(Source material)
Segment Open

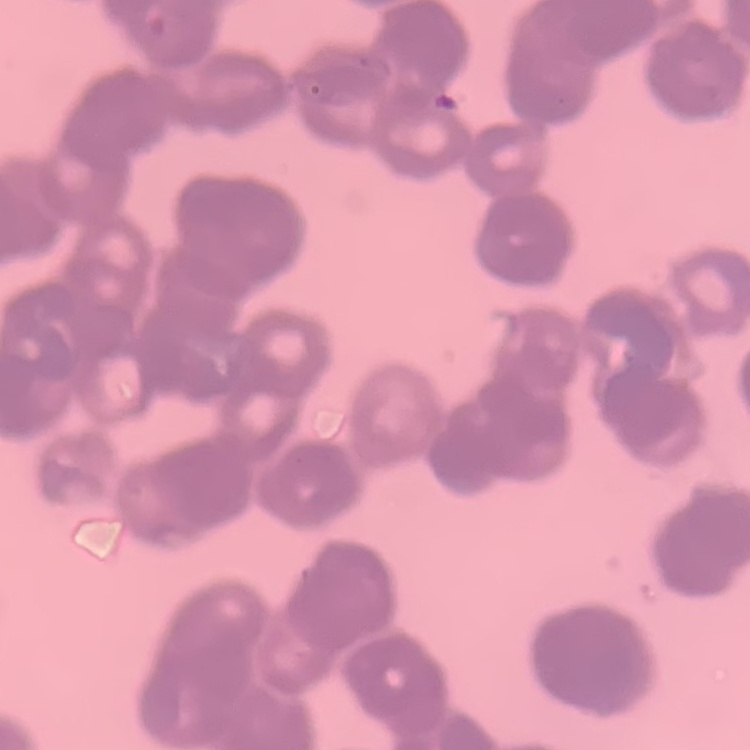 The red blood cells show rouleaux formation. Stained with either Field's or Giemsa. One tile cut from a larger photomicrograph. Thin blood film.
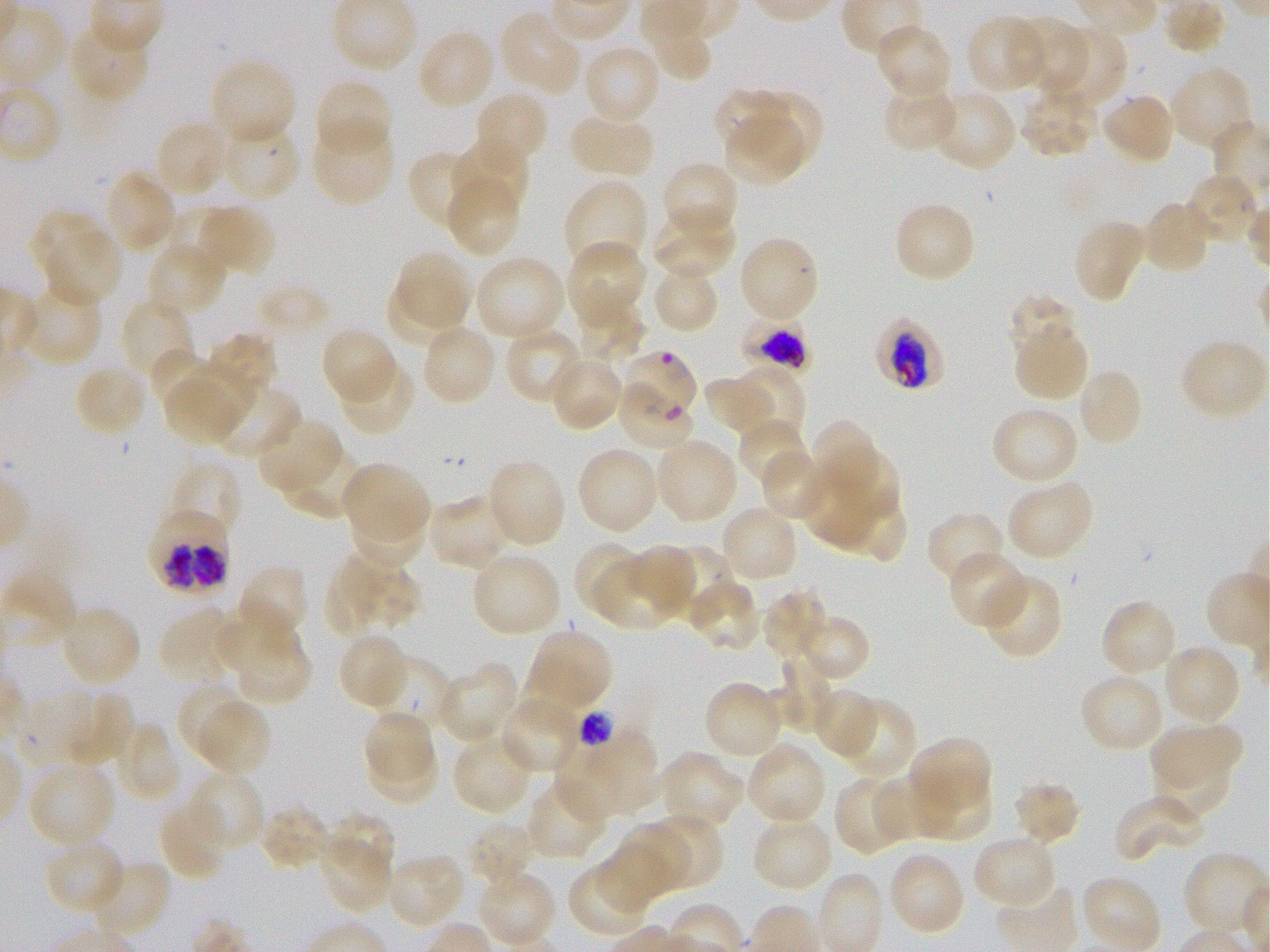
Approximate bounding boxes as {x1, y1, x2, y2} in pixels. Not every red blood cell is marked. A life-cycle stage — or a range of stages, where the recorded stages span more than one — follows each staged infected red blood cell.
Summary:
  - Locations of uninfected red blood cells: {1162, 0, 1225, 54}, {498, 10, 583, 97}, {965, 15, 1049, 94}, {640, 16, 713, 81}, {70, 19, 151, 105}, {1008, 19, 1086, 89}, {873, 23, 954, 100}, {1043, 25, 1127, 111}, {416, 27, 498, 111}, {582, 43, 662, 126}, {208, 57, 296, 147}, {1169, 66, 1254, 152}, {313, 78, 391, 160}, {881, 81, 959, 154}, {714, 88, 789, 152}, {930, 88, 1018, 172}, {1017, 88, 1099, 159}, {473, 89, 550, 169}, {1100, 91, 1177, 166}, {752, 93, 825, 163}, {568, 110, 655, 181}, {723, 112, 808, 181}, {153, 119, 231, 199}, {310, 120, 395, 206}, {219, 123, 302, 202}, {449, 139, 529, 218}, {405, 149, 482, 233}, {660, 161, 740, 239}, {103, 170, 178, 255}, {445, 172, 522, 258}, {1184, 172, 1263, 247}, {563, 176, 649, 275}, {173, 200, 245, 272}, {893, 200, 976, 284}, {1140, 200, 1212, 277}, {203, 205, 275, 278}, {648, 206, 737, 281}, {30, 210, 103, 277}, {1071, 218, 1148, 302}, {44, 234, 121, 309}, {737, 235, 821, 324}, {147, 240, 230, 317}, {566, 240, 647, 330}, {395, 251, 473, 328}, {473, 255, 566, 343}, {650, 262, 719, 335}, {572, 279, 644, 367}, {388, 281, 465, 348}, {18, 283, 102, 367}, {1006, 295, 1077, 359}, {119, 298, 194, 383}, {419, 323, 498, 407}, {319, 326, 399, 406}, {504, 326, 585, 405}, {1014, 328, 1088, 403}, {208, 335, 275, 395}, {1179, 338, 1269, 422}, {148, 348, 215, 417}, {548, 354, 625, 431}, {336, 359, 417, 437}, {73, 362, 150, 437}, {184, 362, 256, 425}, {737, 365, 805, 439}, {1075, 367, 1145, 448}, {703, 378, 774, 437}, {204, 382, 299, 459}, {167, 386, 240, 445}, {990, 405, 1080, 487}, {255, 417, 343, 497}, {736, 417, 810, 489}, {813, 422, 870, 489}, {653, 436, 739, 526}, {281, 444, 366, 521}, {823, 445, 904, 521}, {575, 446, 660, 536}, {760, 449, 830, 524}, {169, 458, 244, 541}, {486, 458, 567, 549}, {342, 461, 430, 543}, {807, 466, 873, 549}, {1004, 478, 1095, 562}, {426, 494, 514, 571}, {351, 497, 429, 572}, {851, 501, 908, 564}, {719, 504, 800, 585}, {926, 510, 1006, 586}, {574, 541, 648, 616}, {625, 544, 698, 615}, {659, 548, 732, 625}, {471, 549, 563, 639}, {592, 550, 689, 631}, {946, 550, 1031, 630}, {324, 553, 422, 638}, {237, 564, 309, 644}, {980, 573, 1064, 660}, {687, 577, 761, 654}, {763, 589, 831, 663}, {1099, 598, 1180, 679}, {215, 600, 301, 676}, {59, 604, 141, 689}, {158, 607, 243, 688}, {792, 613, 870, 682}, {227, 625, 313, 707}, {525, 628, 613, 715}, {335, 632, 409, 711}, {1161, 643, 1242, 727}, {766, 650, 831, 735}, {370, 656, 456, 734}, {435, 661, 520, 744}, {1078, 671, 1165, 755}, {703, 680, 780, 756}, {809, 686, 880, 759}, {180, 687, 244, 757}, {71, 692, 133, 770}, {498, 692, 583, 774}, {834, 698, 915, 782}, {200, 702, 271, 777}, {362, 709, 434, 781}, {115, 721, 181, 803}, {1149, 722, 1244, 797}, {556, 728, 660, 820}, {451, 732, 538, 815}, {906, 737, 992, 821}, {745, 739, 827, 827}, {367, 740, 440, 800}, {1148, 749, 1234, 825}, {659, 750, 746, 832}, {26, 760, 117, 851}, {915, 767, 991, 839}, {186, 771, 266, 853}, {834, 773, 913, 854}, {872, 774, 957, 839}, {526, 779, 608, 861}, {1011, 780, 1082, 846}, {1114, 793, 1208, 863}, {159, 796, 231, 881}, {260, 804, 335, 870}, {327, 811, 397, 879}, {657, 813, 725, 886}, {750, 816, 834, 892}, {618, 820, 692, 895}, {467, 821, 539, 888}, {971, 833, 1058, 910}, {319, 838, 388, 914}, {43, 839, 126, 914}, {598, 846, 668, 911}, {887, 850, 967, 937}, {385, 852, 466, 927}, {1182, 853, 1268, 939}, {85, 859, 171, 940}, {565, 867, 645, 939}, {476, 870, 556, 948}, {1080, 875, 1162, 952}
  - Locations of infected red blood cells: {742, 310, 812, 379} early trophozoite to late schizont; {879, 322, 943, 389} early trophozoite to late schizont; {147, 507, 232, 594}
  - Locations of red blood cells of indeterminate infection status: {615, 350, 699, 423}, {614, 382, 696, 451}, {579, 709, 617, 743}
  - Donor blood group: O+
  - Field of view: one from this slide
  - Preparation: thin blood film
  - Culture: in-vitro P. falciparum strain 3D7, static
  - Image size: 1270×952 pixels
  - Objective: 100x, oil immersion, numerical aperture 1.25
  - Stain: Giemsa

Segment Closed
Segment Open

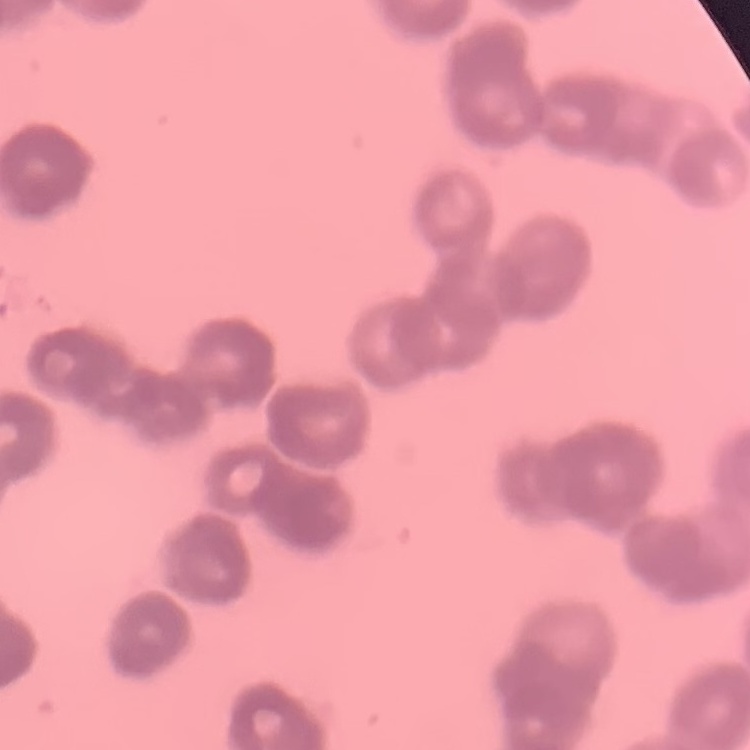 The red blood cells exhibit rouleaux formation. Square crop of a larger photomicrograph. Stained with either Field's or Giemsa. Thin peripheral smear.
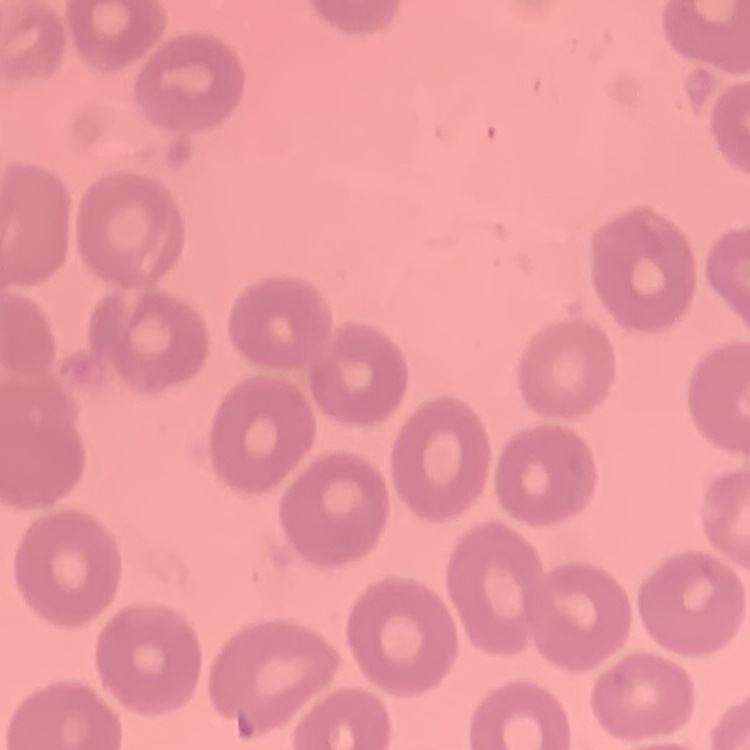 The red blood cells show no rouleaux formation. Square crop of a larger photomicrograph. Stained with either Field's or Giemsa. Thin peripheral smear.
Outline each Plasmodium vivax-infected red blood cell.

Segment Closed

(What you should do)
Please copy, exactly as written, every line in the listing above from the line with "- Field of view: one from this slide" up to and including the line with "- Stain: Giemsa".

(Written solution)
  - Field of view: one from this slide
  - Preparation: thin blood film
  - Culture: in-vitro P. falciparum strain 3D7, static
  - Image size: 1270×952 pixels
  - Objective: 100x, oil immersion, numerical aperture 1.25
  - Stain: Giemsa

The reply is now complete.